In New York City’s “War on Graffiti” demonstrates the latter: city taxes are used in excess to remove this expression. In 1972, Mayor John Lindsay, a hopeful presidential candidate, launched the “War on Graffiti.” Restrictions were placed on markers and aerosol paints, there were increased security measures, increased use of chemicals, solvents and paints to deter graffiti, in addition to the use of psychological measures. In 1975 Metro Transportation Authority efforts to stop graffiti only came to a momentary halt because the city was on the verge in bankruptcy. However, soon enough, the War on Graffiti was back in full swing and graffiti artists continued to be the political scapegoats for the many real crises occurring in the city. Because the municipal government were incapable of dealing with those problems, of which bankruptcy was most pressing, they covered it up with these ‘quality of life’ campaigns. Merely symbolic and expensive in nature, they appeased the voting populace. In 1976, despite the city’s near-bankruptcy, in addition to the annual $25 million spent on the War on Graffiti, it scrounged up $20 million more of taxpayer dollars to establish ‘the buff.’ This was a chemical washing of graffitied trains that harmed hundreds of workers. During government-pushed image-cleaning campaigns, youth engaged in this were villainized – scapegoats used by city officials incompetent in handling real problems plagueing the city. But in this very criminalized act, youth are engaging reverse colonialism, going against commercialization and capitalism.

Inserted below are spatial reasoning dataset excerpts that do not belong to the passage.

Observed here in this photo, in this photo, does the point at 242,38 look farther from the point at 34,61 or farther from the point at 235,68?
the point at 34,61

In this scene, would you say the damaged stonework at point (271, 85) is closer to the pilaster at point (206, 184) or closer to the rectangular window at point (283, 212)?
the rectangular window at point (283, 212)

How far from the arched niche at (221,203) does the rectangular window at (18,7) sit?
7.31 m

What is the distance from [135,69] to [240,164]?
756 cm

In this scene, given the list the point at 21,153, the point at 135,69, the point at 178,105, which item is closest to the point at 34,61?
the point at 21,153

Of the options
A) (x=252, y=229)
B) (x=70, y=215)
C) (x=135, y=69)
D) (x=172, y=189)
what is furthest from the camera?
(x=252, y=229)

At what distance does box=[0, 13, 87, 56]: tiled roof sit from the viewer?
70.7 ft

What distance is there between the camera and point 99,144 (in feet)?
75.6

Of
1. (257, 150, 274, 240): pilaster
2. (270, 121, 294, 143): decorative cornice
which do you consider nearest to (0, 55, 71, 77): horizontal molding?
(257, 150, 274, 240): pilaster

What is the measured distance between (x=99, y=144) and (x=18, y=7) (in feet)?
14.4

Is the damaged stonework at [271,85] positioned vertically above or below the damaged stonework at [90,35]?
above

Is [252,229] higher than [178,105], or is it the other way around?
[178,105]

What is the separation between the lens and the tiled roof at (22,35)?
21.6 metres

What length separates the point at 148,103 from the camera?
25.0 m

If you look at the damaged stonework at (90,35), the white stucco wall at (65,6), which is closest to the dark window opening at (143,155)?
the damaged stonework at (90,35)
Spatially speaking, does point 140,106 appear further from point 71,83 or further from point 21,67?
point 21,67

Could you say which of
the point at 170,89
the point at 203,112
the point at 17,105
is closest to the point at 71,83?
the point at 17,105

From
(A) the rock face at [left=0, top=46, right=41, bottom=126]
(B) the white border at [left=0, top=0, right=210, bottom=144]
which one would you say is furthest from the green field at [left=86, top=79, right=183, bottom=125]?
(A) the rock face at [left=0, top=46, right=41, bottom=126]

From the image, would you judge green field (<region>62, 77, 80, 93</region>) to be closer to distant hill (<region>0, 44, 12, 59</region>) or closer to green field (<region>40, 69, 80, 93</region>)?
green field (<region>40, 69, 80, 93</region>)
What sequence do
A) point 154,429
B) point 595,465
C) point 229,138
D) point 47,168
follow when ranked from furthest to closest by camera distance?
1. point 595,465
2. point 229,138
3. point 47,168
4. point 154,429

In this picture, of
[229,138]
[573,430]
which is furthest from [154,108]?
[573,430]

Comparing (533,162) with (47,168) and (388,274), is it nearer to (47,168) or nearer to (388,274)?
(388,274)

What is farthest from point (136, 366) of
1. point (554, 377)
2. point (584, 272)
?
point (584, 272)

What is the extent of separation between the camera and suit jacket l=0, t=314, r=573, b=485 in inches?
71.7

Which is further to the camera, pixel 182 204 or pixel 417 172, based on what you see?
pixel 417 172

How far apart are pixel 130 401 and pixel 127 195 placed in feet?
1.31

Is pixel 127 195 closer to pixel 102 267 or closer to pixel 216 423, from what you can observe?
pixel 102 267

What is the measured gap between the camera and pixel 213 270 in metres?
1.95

As Jeff Chang, author of Can’t Stop, Won’t Stop: A History of the Hip-Hop Generation, put it, “violating notions of property and propriety, graffiti writers found their own kind of freedom.” In the 1960s, Ivor Miller, an advocate for anti-graffiti measures, said that subways used to be a symbol for freedom. However, Lee Quinones, a popular graffiti writer, retorted: “Subways are corporate America’s way of getting its people to work. It’s used as an object of transporting corporate clones. And the trains were clones themselves, they were all supposed to be silver blue, a form of imperialism and control, and we took that and completely changed it.” Chang goes further, stating this youth movement was “an expression of the soul, unmediated by corporate money, unauthorized by the powerful.” While critics of the movement looked at this youth movement as physical proof of the degradation of society, in 1973 New York Magazine, journalist Richard Goldstein stated that graffiti was “the first genuine teenage street culture since the fifties”. This reverse colonization was reclaiming the streets, the buses, the subways, and the city.

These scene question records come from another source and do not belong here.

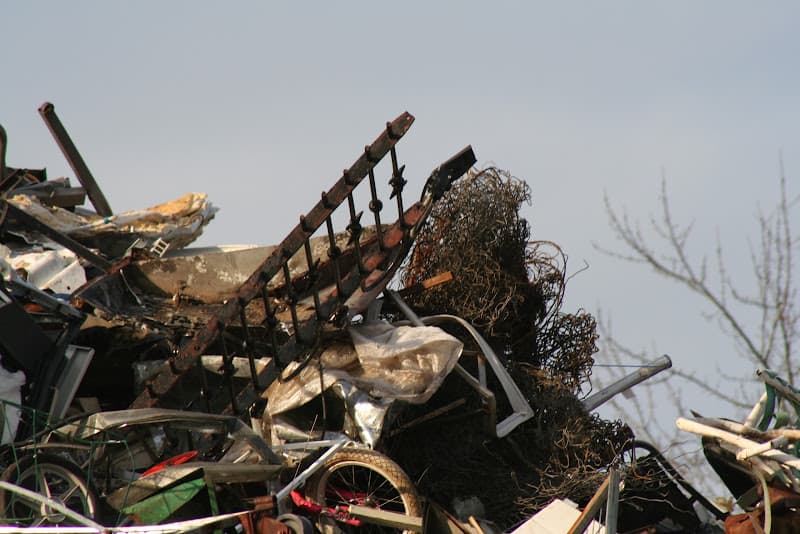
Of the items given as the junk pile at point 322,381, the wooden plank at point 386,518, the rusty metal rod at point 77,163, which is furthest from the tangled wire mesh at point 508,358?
the rusty metal rod at point 77,163

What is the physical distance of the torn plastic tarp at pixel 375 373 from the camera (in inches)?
390

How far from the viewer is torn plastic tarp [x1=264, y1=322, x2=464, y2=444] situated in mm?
9914

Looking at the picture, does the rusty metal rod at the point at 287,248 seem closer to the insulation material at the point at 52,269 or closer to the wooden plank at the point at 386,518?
the insulation material at the point at 52,269

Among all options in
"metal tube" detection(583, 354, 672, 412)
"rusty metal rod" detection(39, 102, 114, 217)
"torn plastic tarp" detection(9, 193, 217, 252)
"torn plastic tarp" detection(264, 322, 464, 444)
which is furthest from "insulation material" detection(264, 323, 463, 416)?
"rusty metal rod" detection(39, 102, 114, 217)

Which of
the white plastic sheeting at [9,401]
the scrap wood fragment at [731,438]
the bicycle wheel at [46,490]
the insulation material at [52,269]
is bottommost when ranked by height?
the bicycle wheel at [46,490]

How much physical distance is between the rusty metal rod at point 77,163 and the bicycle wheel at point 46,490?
6357mm

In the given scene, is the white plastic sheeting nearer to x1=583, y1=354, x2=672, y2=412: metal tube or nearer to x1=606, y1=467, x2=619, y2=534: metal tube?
x1=606, y1=467, x2=619, y2=534: metal tube

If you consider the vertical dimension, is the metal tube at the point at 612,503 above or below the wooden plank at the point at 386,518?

I took the photo above and won an honorable mention in Drexel University high school photography competition in 2009. What grabbed me was the artistry, but what also drew me in further was the happenstance was a disarrayed, worn flyer on top, which in summary told the viewer: “Life is Art.” This part of an exterior wall in New York City also exemplified to me how art is a never-ending process, building on all the history that has come before it. Art is not something, in my opinion, to be dismissed as a youthful public indiscretion. It is vital in sustaining expression, and particularly voice, when all other channels have been blocked.